Menurutnya, saat kejadian tersebut hampir seluruh siswa tidak mengonsumsi makanan yang diterima karena sebagian makanan diketahui basi. Selain makanan basi, Baharyono juga mengakui pernah ditemukan lauk yang kurang matang. “Daging ayamnya ada yang kurang matang, ada yang matang,” katanya.

Pihak sekolah, lanjut Baharyono, telah menyampaikan persoalan tersebut kepada pihak SPPG. Komite sekolah juga disebut telah menyampaikan keluhan yang sama.

Namun, ketika ditanya mengenai tindak lanjut atau perbaikan setelah keluhan tersebut disampaikan, Baharyono mengatakan sejauh ini belum mengetahui adanya perbaikan yang signifikan.

Terkait variasi menu, Baharyono juga mengakui bahwa menu yang diterima siswa selama ini cenderung menggunakan jenis lauk yang sama, seperti telur dan ayam. “Emangnya kenyataannya seperti itu. Monoton. Menunya seperti itu,” ujarnya.

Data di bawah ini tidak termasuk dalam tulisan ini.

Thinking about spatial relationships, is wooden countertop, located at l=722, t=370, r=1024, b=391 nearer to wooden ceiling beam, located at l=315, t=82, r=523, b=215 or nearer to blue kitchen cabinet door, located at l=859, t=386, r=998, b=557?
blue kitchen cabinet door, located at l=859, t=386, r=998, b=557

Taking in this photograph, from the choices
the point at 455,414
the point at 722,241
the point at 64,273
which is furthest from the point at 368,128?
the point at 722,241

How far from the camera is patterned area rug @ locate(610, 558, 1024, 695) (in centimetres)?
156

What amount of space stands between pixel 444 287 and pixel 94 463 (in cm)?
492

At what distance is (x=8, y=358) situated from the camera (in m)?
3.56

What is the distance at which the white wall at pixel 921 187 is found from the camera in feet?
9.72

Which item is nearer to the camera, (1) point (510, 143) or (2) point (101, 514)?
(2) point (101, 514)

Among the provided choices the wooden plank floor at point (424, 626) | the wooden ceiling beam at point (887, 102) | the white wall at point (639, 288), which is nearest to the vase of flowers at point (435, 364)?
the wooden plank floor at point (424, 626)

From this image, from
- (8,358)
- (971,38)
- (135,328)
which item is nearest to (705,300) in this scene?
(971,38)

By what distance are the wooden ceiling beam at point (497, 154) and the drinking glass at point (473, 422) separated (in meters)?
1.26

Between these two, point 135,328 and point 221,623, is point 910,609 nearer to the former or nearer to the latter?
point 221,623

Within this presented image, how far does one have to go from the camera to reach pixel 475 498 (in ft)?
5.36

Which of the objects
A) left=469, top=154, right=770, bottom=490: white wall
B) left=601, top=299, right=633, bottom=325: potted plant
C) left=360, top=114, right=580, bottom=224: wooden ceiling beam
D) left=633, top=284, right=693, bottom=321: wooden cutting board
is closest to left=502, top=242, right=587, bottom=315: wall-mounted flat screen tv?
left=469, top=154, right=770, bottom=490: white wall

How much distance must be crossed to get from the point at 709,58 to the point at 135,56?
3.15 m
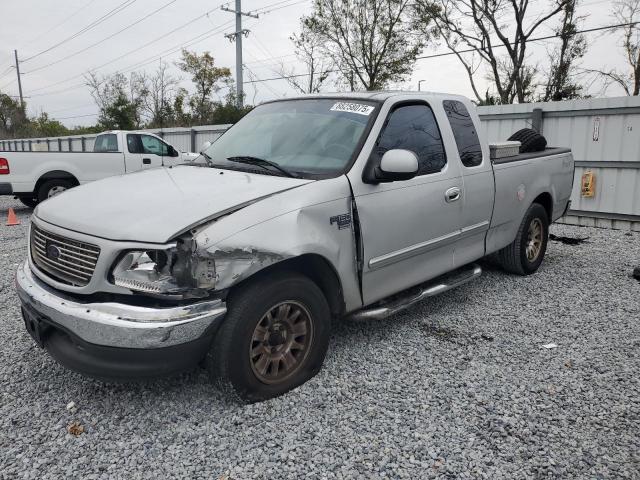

SDN Jatiduwur sendiri memiliki 57 siswa yang menjadi penerima MBG. Baharyono mengatakan masih terdapat makanan yang tidak dikonsumsi siswa dan sebagian dibawa pulang.

Untuk memperoleh informasi dari pihak penyelenggara MBG, wartawan KabarJombang telah mendatangi lokasi SPPG di Dusun Sapon, Desa Jombatan, Kecamatan Kesamben, Jombang.

Namun, saat didatangi, pihak yang berwenang memberikan keterangan belum dapat ditemui. Berdasarkan keterangan salah satu penjaga, Kepala SPPG maupun Asisten Lapangan sedang mengikuti rapat di luar lokasi.

Hingga berita ini ditulis, KabarJombang masih berupaya mendapatkan konfirmasi dan penjelasan dari pihak SPPG Dusun Sapon, Desa Jombatan, termasuk mengenai keluhan makanan basi, lauk yang disebut kurang matang, variasi menu, serta tindak lanjut atas keluhan wali murid dan pihak sekolah.